For each statement below, state whether it agrees with the Copper Mountain condo pricing text, answering yes or no and quoting the deciding words. 1. Telemark Condominiums offers an outdoor hot tub. 2. Three-bedroom properties cover the widest price range. 3. In older buildings such as Snowbridge Square, the third bedroom is often a loft.

## Supplied passage:
=== Section Start ===

Studio Condos: $475,000 – $550,000

Studios remain one of the most accessible entry points into Copper Mountain ownership and are especially attractive for buyers planning to short-term rent (STR) when not in use.

One of the most popular studio options is Telemark Condominiums, located just a short walk to Center Village. Buyers are drawn to:

  • Community yard space (ideal for summer use, BBQs, and dog owners)
  • Indoor hot tub
  • Underground parking
  • Ski lockers
  • Strong rental appeal due to proximity and amenities

In addition to Telemark, several other studio options exist throughout Copper Mountain, each with varying levels of updates, amenities, and rental performance. Selecting the right studio requires careful attention to HOA rules, parking, and guest experience — details I help my clients evaluate upfront.

One-Bedroom Condos: $600,000 – $850,000

One-bedroom units offer a significant step up in livability and flexibility.

Popular complexes include:

  • Passage Point
  • Tucker Mountain Lodge
  • Copper Springs Lodge

Some one-bedroom units are oversized floorplans, offering additional sleeping areas such as alcoves or bonus spaces. These layouts often deliver stronger rental returns and long-term value.

Two-Bedroom Condos: $825,000 – $1.2M

Two-bedroom condos offer the most variety. These properties appeal to families, multi-generational buyers, and groups seeking comfort without moving into higher-maintenance property types.

This is often where buyers must make strategic trade-offs, and having local market insight can prevent overpaying for features that do not materially impact resale or rental demand.

Three-Bedroom Properties: $1M – $2.3M

Three-bedroom properties span the widest price range because they include condos, townhomes, and duplexes.

Entry-level three-bedroom options around $1M do exist, typically in older buildings such as Snowbridge Square, where the third bedroom is often a loft. At the higher end, buyers will find newer townhomes and duplexes with:

  • Private garages
  • Larger square footage
  • Improved privacy
  • Strong appeal for longer stays and repeat renters

Understanding construction quality, HOA reserves, and future assessments is especially important in this category.

=== Section End ===

## Data listing:
=== Section Start ===

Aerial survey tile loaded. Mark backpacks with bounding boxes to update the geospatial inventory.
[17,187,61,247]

=== Section End ===
=== Section Start ===

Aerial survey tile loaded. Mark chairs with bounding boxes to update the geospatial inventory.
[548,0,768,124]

=== Section End ===
=== Section Start ===

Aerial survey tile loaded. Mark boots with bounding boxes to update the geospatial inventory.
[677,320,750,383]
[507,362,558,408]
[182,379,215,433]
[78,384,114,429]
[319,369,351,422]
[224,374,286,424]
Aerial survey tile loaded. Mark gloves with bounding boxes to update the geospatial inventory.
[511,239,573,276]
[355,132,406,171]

=== Section End ===

## Answer for the task:
1. No: "Indoor hot tub"
2. Yes: "Three-bedroom properties span the widest price range"
3. Yes: "typically in older buildings such as Snowbridge Square, where the third bedroom is often a loft"